Figures in this article reflect prices as of market close on 11/28/2014.
The Major Indices
The DAX (the 30 largest companies on the Deutsche Börse) was flirting with 10,000 throughout the week, but as of Friday’s close at 9,980.85 had yet to surpass that magic number. The closest it came was Friday’s open at 9,990.70. Considering that two weeks ago, we were wondering if it would ever hit 9,500, a very good situation indeed. The MDAX (the next 50 largest German companies, excluding tech), TecDAX (the 30 largest tech stocks), HDAX (all stocks on the DAX, MDAX, and TecDAX), and EuroSTOXX 50 (50 blue-chip Eurozone stocks) all climbed as well, to 16,984.26, 1,347.02, 5,184.25, and 3,250.93, respectively, although the most significant gains in all four occurred in the first 90 minutes of trading Monday morning.
What is a „Frauenquote,“ Anyway?
The economic news was good this week, with the Destatis statistics agency reporting that German GDP grew by 0.1% in the third quarter, confirming preliminary numbers released earlier this month. Also, German unemployment fell to a 23-year low of 6.6%. Unsurprisingly, the markets continued their climb (see above).
But the bigger news this week wasn’t about companies’ stocks, but their boards. On Tuesday night, Chancellor Angela Merkel’s coalition announced it would go ahead with a plan to require public companies to allocate 30% of their supervisory board positions to women. This arrangement, dubbed the “Frauenquote,” is based on similar legislation in Norway and Sweden. It will go into effect in 2016.
Will the Frauenquote have the hoped-for effects, namely “a cultural change in Germany and [modernization of] corporate culture,” as expressed by Manuela Schwesig, who drafted the legislation? It’s hard to say. Detractors point out that Norway’s version of the Frauenquote has not resulted in more women executives. None of Norway’s top 25 companies has a woman CEO, and only one has a woman CFO. Ironically, those numbers are identical to Germany’s: no DAX company has a woman CEO, and only Deutsche Lufthansa AG (ETR: LHA) (FRA: LHA) has a woman CFO. I am hopeful, however, that the legislation will eventually move this baseline, even if it will be several years before any effects are seen.

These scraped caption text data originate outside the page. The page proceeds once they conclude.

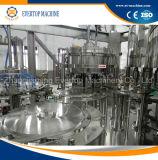 Garrafa/Pode beber de carbonato de máquina de enchimento/equipamento/Linha de Produção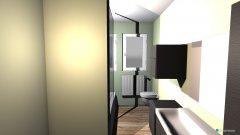 Raumgestaltung 001 in der Kategorie Badezimmer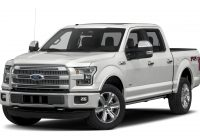 Used Cars for Sale Near Me ford Best Of Cars for Sale at Hub City ford In Lafayette La
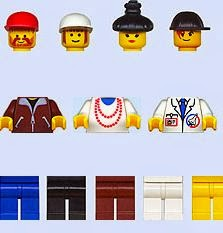 http://www.baseplate.com/toys/minifig/index2.html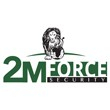 2M FORCE SECURITY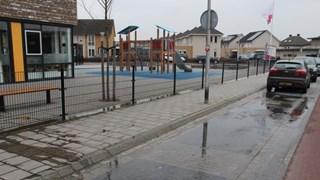 50 huishoudens in Rijssen zonder water na leidingbreuk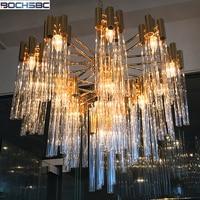 BOCHSBC European Modern New Design Luxury Glass Tube Lamp Dinning Room Pendant Lamp Glass Pendant Light Decoration Hanging Lamp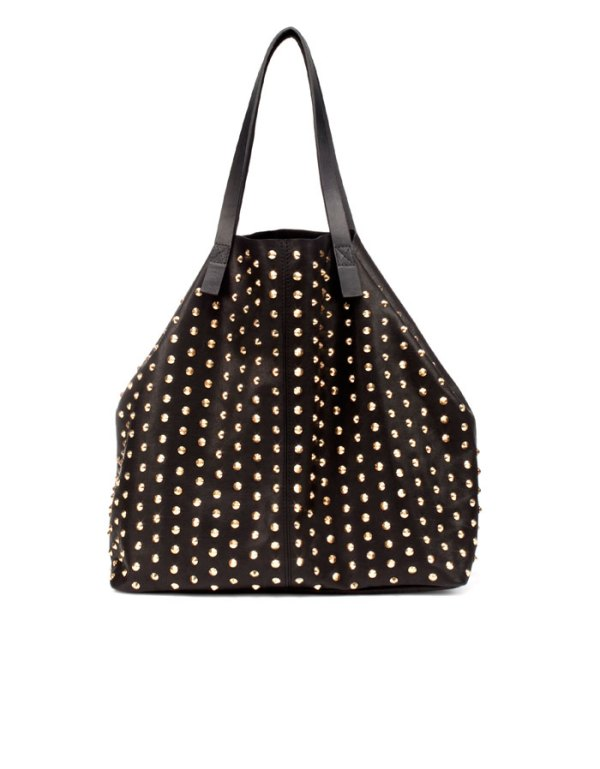 Zara studded tote bag, large tote bags, tote bags,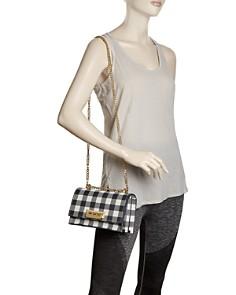 ZAC Zac Posen - Earthette Small Gingham Convertible Shoulder Bag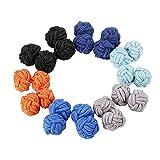 Jstyle 6 Pairs Silk Knot Cufflinks for Men Women Shirt...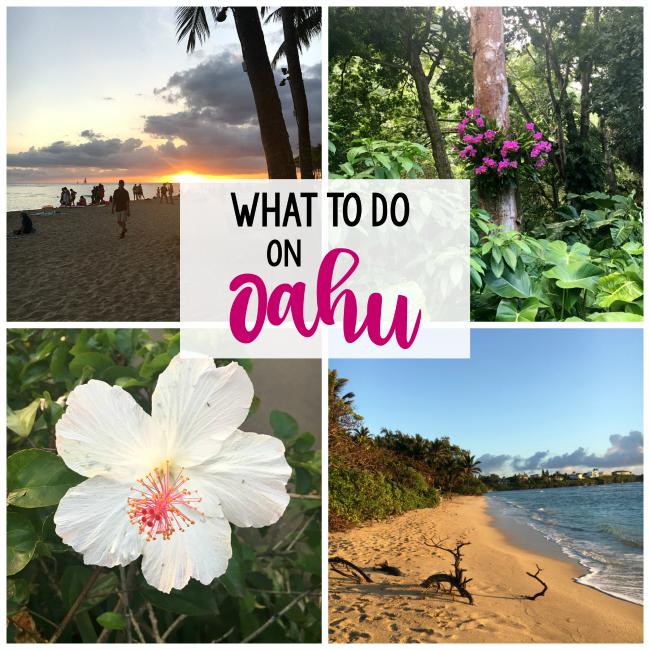Fun Things to do on Oahu Hawaii
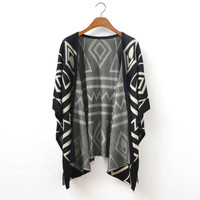 A 080101 European style temperament loose knit jacket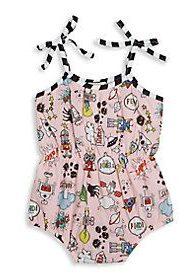 Fendi swimsuit for girls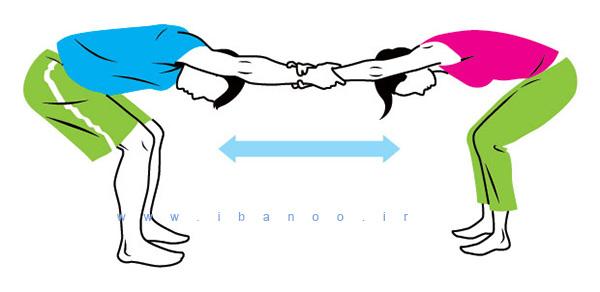 حرکات کششی دو نفره,cuople-stretch-1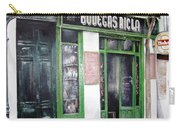 Old Tavern-madrid Carry-all Pouch by Tomas Castano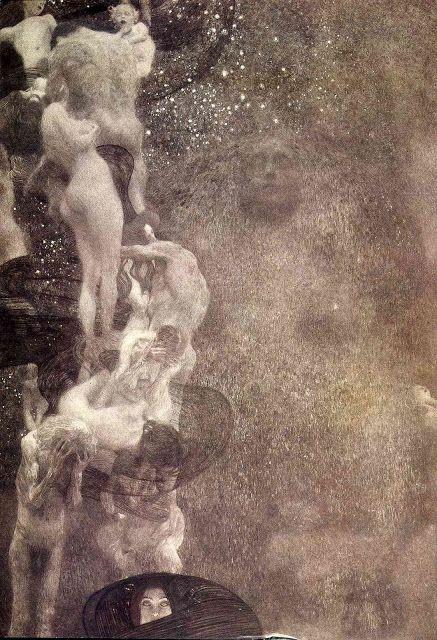 """Casa Dorada Para Pájaros: Gustav Klimt, Las pinturas para la Universidad de Viena.Filosofía El  Mundo como Voluntad, como energía ciega en una ronda incesante de nacimiento, amor y muerte carentes de significado. La Wissen de Klimt es la """"Sacerdotisa"""". Sus ojos se dirigen al espectador para darnos algo de luz en ese mundo de tinieblas."""
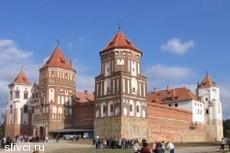 Трехмерные туры по белорусским достопримечательностям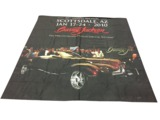 ADDENDUM ITEM - AUTHENTIC SCOTTSDALE 2010 BARRETT-JACKSON EVENT STAGE PROMOTIONAL BANNER.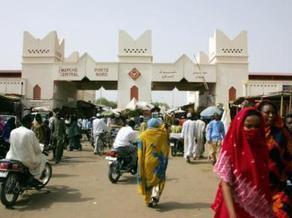 L'ONG Reporters sans frontières empêchée d'entrer au Tchad | Actualités Afrique de l'Ouest & Centrale | West & Central Africa news | Scoop.it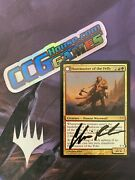 Huntmaster Of The Fells Dark Ascension Signed Artist Proof Ap Ccghouse Magic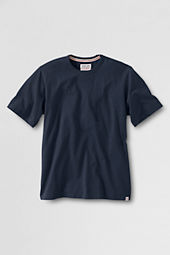 Men's Made in USA Short Sleeve T-shirt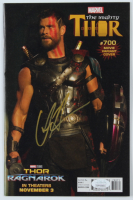 "Chris Hemsworth Signed 2017 ""Thor"" Issue #700 Comic Book (JSA COA) at PristineAuction.com"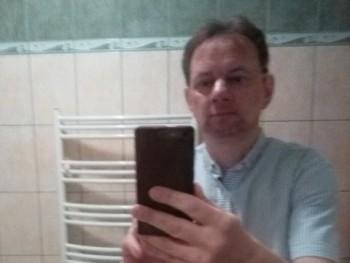 TiborP 53 éves társkereső profilképe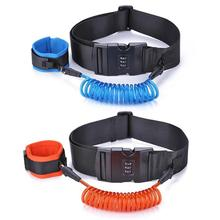 1.5m Children the Elderly Safety Harness Leash Anti Lost Adjustable Wrist Link Traction Rope Wristband Belt For Baby Kids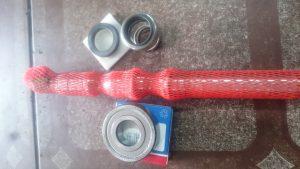 vật tư sửa chữa bơm dầu truyền nhiệt Allweiler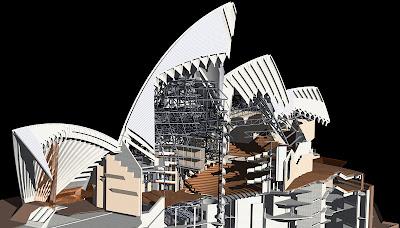 My Architectural Moleskine 174 Sydney Opera House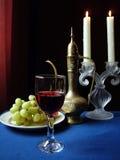 Vinho em um vidro Foto de Stock Royalty Free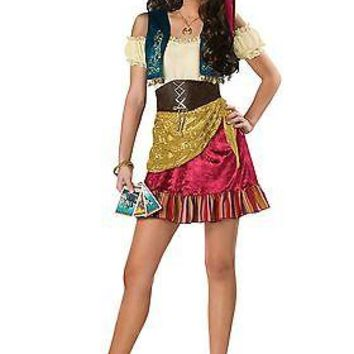 Teen Glamor Gypsy Costume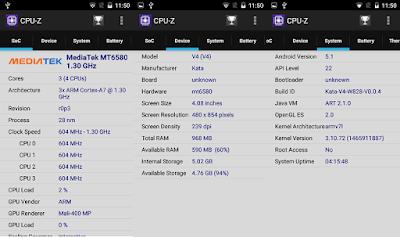 Kata V4 CPU-Z Info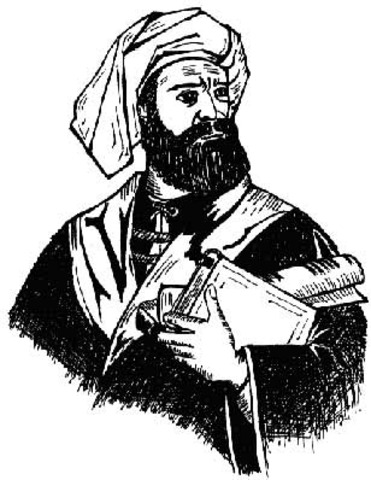 Marco Polo Imprisoned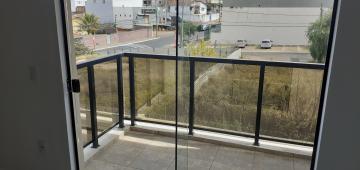 Alugar Apartamento / Padrão em São Carlos R$ 900,00 - Foto 15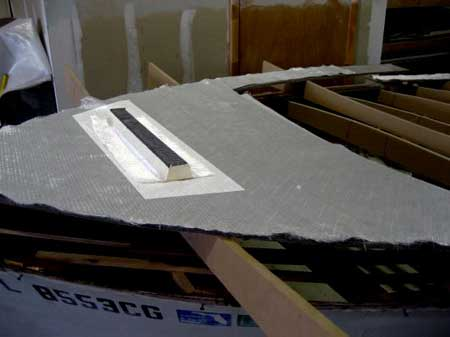 ... of foam planks the same way as in plywood/epoxy/glassconstruction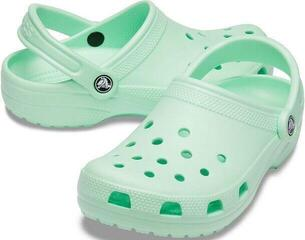 Crocs Classic Clog Neo Mint 37-38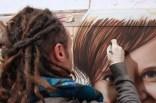 JB detail hair work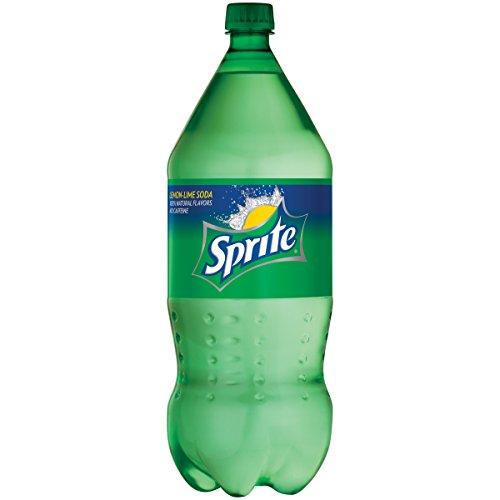 sprite-2-liter-bottle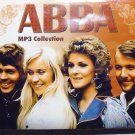 ABBA - Collection - 1CD - Rare - 10 albums, 128 songs - Digipak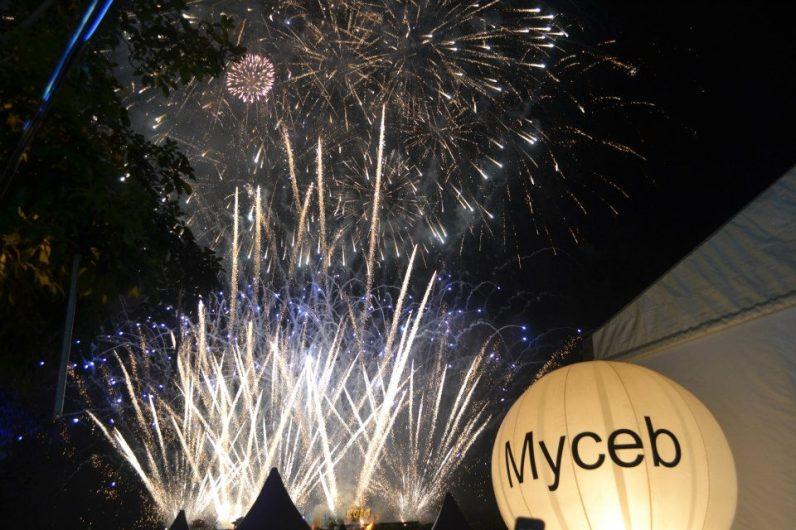 Fireworks7
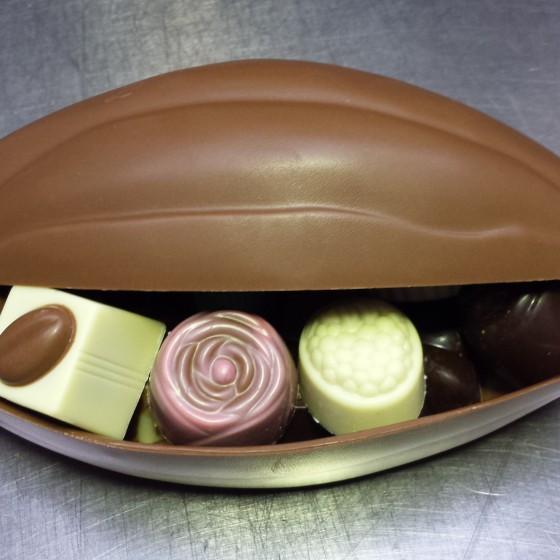 chocolade cacaovrucht gevuld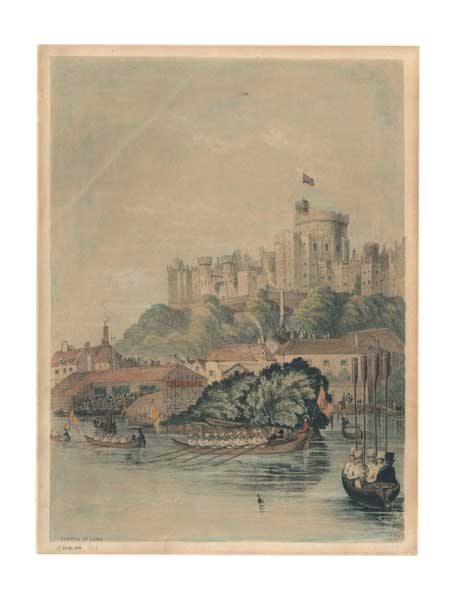 The Fourth of June on the Thames at Windsor Castle - DOLBY, J.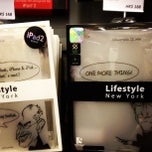 Photo taken at DG Lifestyle Store by William L. on 11/25/2011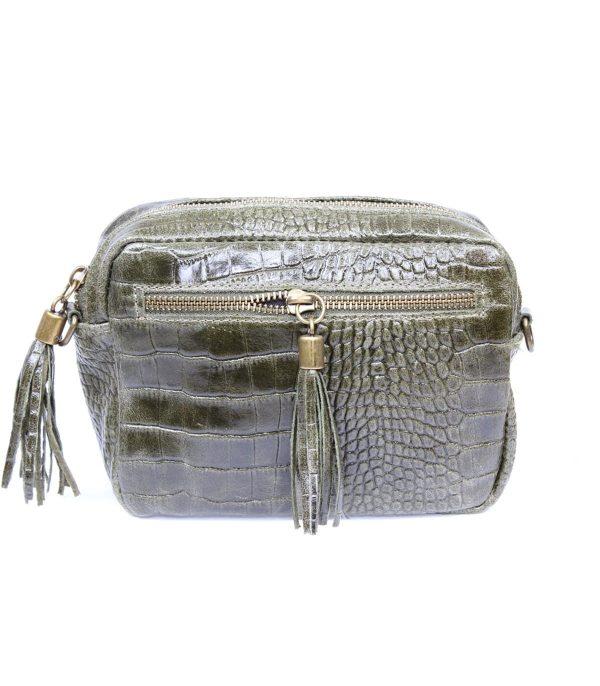mini-bandolera-coco-artemura-caceres-artesania-artesanal-regalos-bolsos-colgantes-monederos-decoracion---min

This Week’s Winners and Losers
WINNER: In the “No News is Good News” department, RIB Software (ETR: RSTA) (FRA: RSTA) jumped an astonishing 15.1% on Monday, for no apparent reason whatsoever. A few deals had been announced in the past few weeks, but nothing particularly earth-shattering. Perhaps investors just woke up to the fact that the shares had actually declined by nearly 15% since the company raised its earnings outlook on October 31 and hopped on to the buying opportunity.
LOSER: But no news isn’t always good news! Suedzucker AG (ETR: SZU) (FRA: SZU) dropped 3.68% on Wednesday, the worst one-day performance of the week among HDAX companies. Like RIB Software, discussed above, the change came on no news whatsoever. The stock of Europe’s largest sugar producer is still up slightly from the low it hit in mid-October, but is nowhere near the all-time highs it hit in 2013, when its price was almost three times what it is today.
WINNER, THEN LOSER: KUKA AG (ETR: KU2) (FRA: KU2) hit a record high on Monday (up 5.42%) after it reported strong growth in orders in the first nine months of 2014. But then the stock of the engineer and manufacturer of robots and industrial systems dropped more than 3% on both Tuesday and Wednesday, after London-based hedge fund CQS increased its short position in the firm. Analysts are split on the company, too. Just last Thursday, for example, US-based Citigroup rated the stock a “Buy” with a price target of 61, while German bank NordLB rated it a “Sell” with a target of 41.
WINNER: Lufthansa, which rose 4.95% on Friday, the best one-day gain of any DAX stock this week (narrowly edging out specialty chemical producer LANXESS AG (ETR: LXS) (FRA: LXS), which rose 3.29% on Wednesday). It was a good week for most DAX stocks, with several one-day gains of 2% or more.
Have a great weekend!
John Bromels has no interests in any of the stocks mentioned. The Motley Fool does not own any of the stocks mentioned.